9. Başsavcılık tarafından dinlenen tanık S.Ş. ifadesinde özetle, başvurucunun kardeşi olduğunu, evde yaşanan olaydan sonra başvurucunun kolluk aracına bindirilirken sadece boynunda çizik olduğunu ifade etmiştir. Şüpheli sıfatıyla ifadelerine başvurulan jandarma görevlileri U.A. ve O.D. ile konuyla ilgili tanık sıfatıyla beyanları alınan jandarma görevlileri H.F.T., M.A.K. ve M.Ö., alkollü olan başvurucunun kaçmaya teşebbüs ederken merdivenden yuvarlandığını, yerden kaldırılan başvurucunun saldırması üzerine bekleme odasına alındığını ifade etmiştir. U.A. ve O.D. ve M.Ö., kolluk tarafından düzenlenen ifade tutanaklarında ise karakolda direnen başvurucunun yere yatırıldığına, başvurucunun iri bir şahıs olması nedeniyle kaçmasını önlemek için zor kullanıldığına ilişkin beyanda bulunmuştur.

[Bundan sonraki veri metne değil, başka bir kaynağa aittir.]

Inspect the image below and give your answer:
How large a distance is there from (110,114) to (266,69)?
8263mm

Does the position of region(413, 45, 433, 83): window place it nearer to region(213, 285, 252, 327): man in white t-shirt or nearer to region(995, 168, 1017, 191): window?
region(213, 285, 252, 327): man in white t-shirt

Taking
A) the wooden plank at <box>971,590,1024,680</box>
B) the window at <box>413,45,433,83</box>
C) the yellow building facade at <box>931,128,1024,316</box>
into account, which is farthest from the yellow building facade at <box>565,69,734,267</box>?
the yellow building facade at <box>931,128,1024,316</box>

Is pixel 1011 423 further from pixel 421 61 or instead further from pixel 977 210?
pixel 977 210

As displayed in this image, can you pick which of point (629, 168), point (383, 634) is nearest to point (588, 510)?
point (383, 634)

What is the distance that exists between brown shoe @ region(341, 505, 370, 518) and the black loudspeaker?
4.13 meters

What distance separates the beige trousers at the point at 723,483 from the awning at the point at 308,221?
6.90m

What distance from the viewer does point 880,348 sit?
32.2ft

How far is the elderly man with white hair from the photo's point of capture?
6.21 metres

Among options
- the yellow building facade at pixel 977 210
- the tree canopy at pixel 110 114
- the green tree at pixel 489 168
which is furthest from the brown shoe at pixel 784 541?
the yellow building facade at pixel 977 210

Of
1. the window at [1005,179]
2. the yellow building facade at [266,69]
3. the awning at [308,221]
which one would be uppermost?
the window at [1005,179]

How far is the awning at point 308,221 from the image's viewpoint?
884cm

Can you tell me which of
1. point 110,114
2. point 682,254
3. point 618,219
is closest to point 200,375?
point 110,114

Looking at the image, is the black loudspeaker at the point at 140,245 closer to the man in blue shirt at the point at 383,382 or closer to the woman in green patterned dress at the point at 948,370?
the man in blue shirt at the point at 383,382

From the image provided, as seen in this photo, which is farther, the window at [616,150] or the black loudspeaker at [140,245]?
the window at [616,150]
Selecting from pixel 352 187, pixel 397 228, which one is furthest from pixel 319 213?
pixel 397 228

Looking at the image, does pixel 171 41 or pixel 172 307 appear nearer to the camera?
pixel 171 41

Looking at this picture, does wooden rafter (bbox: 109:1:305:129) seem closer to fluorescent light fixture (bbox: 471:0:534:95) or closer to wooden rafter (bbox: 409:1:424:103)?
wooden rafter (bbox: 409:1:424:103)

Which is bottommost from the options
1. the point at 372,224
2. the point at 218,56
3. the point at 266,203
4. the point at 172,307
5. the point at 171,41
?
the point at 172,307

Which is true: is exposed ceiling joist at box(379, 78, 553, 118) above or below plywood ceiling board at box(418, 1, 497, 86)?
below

10. Başvurucu Başsavcılık tarafından müşteki şüpheli sıfatıyla alınan ifadesinde, olay günü akşam saatlerinde arkadaşlarıyla mangal yakıp alkol aldığını, sonrasında eve gelip uyuduğunu, kapının çalması üzerine kayınpederi F.Y., kayınbiraderi Y.Y., eşi A.Ş. ve jandarma görevlilerinin aşağıda bulunduğunu gördüğünü, alkollü olduğu için geçen konuşmaları hatırlamadığını, duvara doğru götürüldüğü sırada kurtulmak için yumruk attığını, doktor raporu alındıktan sonra karakolda kömür kazanının bulunduğu katta 15-20 kişinin fiziksel şiddetine maruz kaldığını, yemek ve su verilmediğini belirtmiştir.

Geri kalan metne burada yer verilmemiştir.